Entries on spatial positioning
◆ ◆ ◆

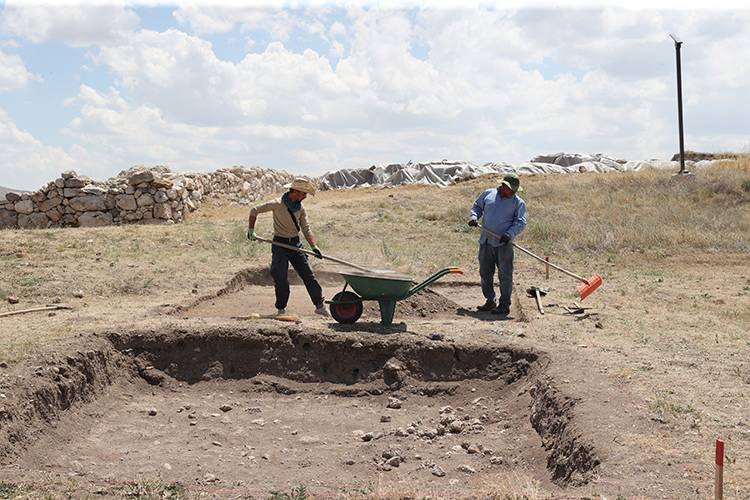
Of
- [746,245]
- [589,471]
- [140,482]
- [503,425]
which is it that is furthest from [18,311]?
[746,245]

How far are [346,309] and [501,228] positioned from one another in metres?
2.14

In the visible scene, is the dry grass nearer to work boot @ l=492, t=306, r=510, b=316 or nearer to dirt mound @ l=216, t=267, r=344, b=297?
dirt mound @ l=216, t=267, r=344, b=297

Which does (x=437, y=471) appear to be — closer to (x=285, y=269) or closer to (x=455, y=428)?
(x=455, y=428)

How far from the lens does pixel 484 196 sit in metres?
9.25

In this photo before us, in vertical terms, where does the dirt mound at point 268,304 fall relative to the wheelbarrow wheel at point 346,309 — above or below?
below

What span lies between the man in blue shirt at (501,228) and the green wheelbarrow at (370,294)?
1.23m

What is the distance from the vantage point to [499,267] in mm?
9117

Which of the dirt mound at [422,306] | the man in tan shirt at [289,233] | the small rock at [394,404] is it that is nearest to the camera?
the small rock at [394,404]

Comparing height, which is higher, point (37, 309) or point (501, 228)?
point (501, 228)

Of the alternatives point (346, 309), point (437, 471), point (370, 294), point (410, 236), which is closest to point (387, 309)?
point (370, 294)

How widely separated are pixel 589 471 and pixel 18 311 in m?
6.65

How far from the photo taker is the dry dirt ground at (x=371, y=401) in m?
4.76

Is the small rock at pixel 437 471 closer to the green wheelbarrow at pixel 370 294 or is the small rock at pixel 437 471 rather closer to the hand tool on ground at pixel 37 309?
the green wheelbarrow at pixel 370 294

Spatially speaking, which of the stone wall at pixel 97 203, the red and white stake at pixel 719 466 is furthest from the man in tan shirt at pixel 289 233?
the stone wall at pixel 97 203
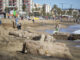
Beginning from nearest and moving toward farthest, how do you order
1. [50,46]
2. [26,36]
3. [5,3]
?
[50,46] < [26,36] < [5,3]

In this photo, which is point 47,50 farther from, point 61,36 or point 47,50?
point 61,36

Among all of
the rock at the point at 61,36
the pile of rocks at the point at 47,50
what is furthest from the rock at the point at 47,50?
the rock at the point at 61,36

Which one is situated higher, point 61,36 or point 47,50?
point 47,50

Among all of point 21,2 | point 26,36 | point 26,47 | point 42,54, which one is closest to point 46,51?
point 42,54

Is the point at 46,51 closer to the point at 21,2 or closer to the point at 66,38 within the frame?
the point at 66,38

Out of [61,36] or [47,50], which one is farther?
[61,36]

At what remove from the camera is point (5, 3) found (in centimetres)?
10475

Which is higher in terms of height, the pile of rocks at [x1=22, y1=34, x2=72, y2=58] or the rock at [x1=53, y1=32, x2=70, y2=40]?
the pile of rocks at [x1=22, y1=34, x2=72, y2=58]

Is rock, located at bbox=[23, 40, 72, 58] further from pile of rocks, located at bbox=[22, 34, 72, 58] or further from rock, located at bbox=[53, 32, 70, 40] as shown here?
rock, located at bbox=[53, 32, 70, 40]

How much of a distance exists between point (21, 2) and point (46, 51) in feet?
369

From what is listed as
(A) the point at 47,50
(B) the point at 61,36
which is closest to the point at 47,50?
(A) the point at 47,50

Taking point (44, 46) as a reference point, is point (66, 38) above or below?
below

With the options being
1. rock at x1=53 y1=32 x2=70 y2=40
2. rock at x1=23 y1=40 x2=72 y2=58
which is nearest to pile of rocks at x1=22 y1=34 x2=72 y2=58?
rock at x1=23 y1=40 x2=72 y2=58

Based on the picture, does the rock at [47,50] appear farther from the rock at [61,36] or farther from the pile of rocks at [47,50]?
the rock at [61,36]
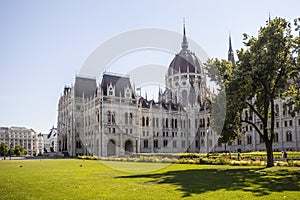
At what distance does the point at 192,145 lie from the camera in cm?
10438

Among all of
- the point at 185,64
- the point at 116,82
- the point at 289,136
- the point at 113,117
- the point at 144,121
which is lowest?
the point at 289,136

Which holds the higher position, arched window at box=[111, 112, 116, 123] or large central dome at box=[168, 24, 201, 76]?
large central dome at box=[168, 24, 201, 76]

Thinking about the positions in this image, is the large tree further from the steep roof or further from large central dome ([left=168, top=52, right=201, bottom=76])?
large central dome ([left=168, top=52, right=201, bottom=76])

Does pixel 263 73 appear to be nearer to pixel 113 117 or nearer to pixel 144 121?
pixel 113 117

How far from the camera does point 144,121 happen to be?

◆ ◆ ◆

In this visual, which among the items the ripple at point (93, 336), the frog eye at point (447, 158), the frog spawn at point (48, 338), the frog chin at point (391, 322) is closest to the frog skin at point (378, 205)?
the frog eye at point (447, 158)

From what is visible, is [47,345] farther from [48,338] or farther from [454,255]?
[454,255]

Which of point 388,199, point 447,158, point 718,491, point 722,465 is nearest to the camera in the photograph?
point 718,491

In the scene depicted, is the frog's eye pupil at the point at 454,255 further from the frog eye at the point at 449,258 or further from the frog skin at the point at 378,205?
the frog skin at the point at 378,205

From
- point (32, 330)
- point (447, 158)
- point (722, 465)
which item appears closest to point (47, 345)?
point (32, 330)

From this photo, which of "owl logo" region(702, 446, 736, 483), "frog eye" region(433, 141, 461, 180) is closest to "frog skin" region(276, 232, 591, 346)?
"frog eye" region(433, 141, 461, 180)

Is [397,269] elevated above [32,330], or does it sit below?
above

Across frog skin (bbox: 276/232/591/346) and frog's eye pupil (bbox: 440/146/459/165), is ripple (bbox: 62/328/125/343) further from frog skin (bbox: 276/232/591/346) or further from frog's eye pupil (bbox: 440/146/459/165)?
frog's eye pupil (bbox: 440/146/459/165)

◆ ◆ ◆

What to do -
How many lines of the records above contain the string "left"? Match case exactly and reply with the number alone.

Written response -
2